The National Institutes of Health (NIH) halted a treatment arm of Bayer and Johnson & Johnson’s Xarelto (rivaroxaban) in a phase 3 stroke prevention trial after an independent committee flagged safety concerns and a lack of efficacy.
The decision, announced Tuesday, follows a recommendation from a data safety and monitoring board, which found that the combination of a low dose of Xarelto and aspirin was unlikely to help prevent recurrent strokes compared with the standard of care in the phase 3 Captiva study.
The board identified “an increase in safety events and evidence of futility,” the NIH—which funded the study—said in a Feb. 10 release. The release didn’t identify the specific safety signals.
Xarelto’s current FDA label includes a boxed warning about increased risks of blood clots upon premature discontinuation. Anticoagulants like Xarelto may also cause serious bleeding.
In the study, Xarelto was evaluated at a dose of 2.5 mg twice daily and was compared against clopidogrel (Plavix), both on top of aspirin. The trial has a second experimental arm evaluating AstraZeneca’s Brilinta and aspirin.
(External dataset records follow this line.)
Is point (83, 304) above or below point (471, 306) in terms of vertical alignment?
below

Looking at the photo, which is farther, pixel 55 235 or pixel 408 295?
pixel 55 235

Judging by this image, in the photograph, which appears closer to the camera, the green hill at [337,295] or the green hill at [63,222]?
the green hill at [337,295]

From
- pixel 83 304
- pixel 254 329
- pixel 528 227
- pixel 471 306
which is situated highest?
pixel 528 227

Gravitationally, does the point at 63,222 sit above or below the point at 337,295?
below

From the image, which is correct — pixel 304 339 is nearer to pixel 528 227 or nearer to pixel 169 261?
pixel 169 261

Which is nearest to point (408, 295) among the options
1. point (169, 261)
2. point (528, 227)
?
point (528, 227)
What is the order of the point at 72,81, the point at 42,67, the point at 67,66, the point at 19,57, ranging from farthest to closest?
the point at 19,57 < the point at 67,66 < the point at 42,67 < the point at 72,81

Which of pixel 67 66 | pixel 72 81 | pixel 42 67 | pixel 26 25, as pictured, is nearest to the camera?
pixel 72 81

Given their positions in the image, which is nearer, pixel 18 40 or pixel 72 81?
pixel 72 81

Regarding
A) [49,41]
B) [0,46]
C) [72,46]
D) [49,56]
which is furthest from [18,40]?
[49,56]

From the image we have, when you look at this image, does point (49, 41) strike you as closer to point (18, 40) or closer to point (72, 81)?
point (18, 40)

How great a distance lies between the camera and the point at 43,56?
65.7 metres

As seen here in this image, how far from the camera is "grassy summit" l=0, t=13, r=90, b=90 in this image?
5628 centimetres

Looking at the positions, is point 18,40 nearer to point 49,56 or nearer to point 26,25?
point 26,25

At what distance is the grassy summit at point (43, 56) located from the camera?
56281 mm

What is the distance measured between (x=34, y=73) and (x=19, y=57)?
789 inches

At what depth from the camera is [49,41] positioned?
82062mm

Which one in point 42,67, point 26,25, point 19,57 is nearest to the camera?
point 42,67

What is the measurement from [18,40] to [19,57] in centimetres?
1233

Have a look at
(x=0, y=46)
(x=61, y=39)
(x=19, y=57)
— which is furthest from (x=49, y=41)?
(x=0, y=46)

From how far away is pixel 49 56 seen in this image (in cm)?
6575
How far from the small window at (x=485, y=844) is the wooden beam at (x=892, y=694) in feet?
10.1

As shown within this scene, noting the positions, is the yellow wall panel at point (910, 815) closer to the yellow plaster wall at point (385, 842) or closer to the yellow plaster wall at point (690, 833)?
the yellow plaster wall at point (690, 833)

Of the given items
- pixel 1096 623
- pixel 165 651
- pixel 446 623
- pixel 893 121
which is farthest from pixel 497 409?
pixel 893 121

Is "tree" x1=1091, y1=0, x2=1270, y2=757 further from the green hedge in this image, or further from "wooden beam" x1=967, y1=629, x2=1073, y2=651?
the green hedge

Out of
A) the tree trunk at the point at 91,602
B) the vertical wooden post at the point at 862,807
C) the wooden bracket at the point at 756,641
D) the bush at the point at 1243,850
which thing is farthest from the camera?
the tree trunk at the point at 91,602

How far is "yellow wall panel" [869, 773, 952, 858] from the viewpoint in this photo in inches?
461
The goal of the trial is to see whether either of the two blood-thinning regimens would be better than the current treatment to prevent another stroke in patients with narrowed brain arteries, which is one of the most common causes of stroke worldwide. The study is evaluating up to 1,683 participants, who are randomized 1:1:1 to receive one year of treatment with one of those three aspirin combo regimens.
In a statement to Fierce Pharma, a J&J spokesperson said the discontinuation is “not related to any approved indications for Xarelto.”
First approved by the FDA in 2011, Xarelto’s U.S. label includes its uses at 15 mg or 20 mg once daily to reduce the risk of stroke and systemic embolism in nonvalvular atrial fibrillation. The regimen utilized in the Captiva study—2.5 mg Xarelto twice daily, in combination with aspirin—is approved by the FDA to reduce the risk of certain cardiovascular events, including stroke, in people with chronic coronary artery disease or peripheral artery disease.
Generic versions of Xarelto are already available in the U.S. after Lupin and Taro Pharmaceuticals gained the first FDA approvals for their 2.5 mg copycats last year and launched immediately. Last year, Xarelto’s U.S. sales to J&J reached $2.6 billion, marking 11% growth compared with 2024. That said, the drug's fourth-quarter sales were roughly flat year over year.
As Xarelto ages, J&J is shifting its focus to Bristol Myers Squibb-partnered factor XIa inhibitor milvexian, which is expected to report phase 3 results in secondary stroke prevention in the second half of 2026. J&J has predicted the new antithrombotic agent could reach more than $5 billion in peak annual sales.
“What we’re really looking to show there is clear superiority in terms of safety and bleeding risk,” Jennifer Taubert, who leads J&J’s pharmaceuticals business, said about milvexian during the company’s fourth-quarter earnings call in January.
“We know from all of our experience in the market with Xarelto that there are a lot of patients that are not treated or are undertreated because of fear of safety risk,” she continued. “So we think there’s extraordinary need for a highly efficacious and highly safe with low bleeding risk product in the market.”
Editor's Note: The story was updated at 7:45 p.m. U.S. ET with a statement from J&J.